- **BLOC DE TEXTE**:
══════

Le meilleur mode de description consiste à parcourir les voies principales qui du Lot au Tarn traversent le plateau.

La route de Mende à Florac par le col de Montmirat (1,046 m.), qui suit à peu près la ligne de contact des formations calcaires et du terrain schisteux, peut être considérée comme la limite orientale du causse de Sauveterre ; au-delà commence le redressement de la Lozère ; mais nous ne parcourrons cette voie que dans le chapitre consacré aux Cévennes. (V. chap. XVI.)

══════

- **DONNÉES FOURNIES**:
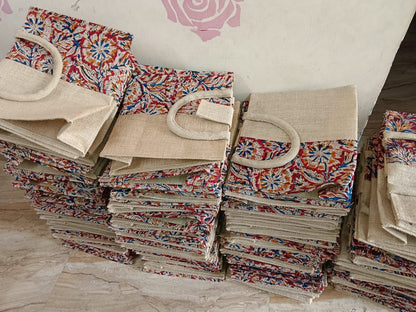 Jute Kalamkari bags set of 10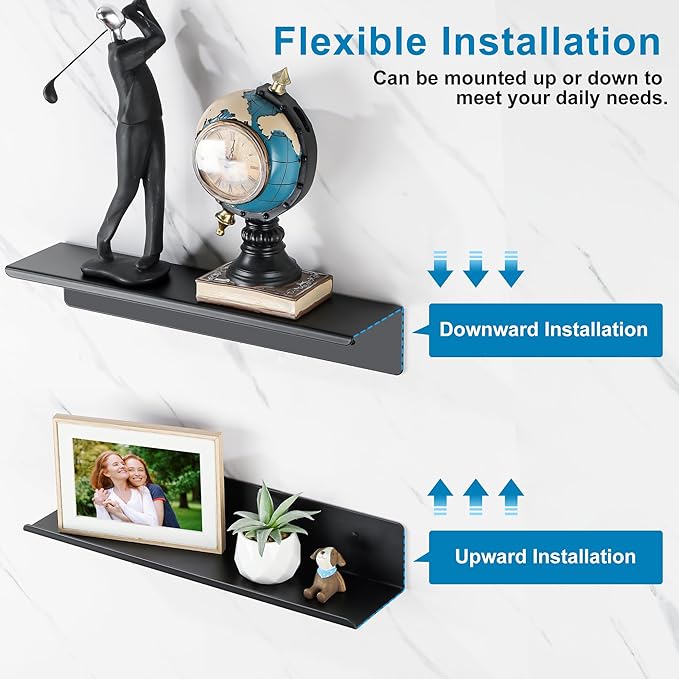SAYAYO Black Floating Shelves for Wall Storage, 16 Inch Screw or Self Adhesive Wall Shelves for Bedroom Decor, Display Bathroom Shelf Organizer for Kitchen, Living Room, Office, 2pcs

══════

- **CONSIGNE**:
Poursuivez, s'il vous plaît, le texte sur le causse de Sauveterre à la suite de sa dernière phrase. Vous n'avez pas besoin des données.

- **RÉPONSE RÉDIGÉE**:
Commençons donc par celle de Mende à Ispagnac. Jusqu’à Balsièges (7 kil. ; 611 hab. la comm., 70 aggl.), elle croise plusieurs fois, dans la vallée du Lot, tantôt la rivière, tantôt le chemin de fer de Mende à Sévérac ; en traversant le village, à 685 mètres d’altitude, elle quitte le thalweg, laisse à gauche la route de Montmirat et commence à gravir la rampe, entre les escarpements du causse de Mende à gauche et ceux du causse de Sauveterre à droite. Les roches rouges ou grises se découpent en portails, en obélisques, en châteaux ruinés aux fenêtres ouvertes sur le ciel, en aiguilles qui se penchent au-dessus de belles prairies animées de bouquets d’arbres et au milieu desquelles le Lot dessine ses nombreux méandres.

Çà et là se montrent d’énormes souches, témoins d’une forêt brûlée. Au xive siècle les deux tiers, au xviie la moitié du Gévaudan et des Cévennes pro-

  1. Exactement 772 mètres, sur la route de Banassac à Sévérac, à l’ouest ; 1,181 mètres au signal de Montmirat, à l’est.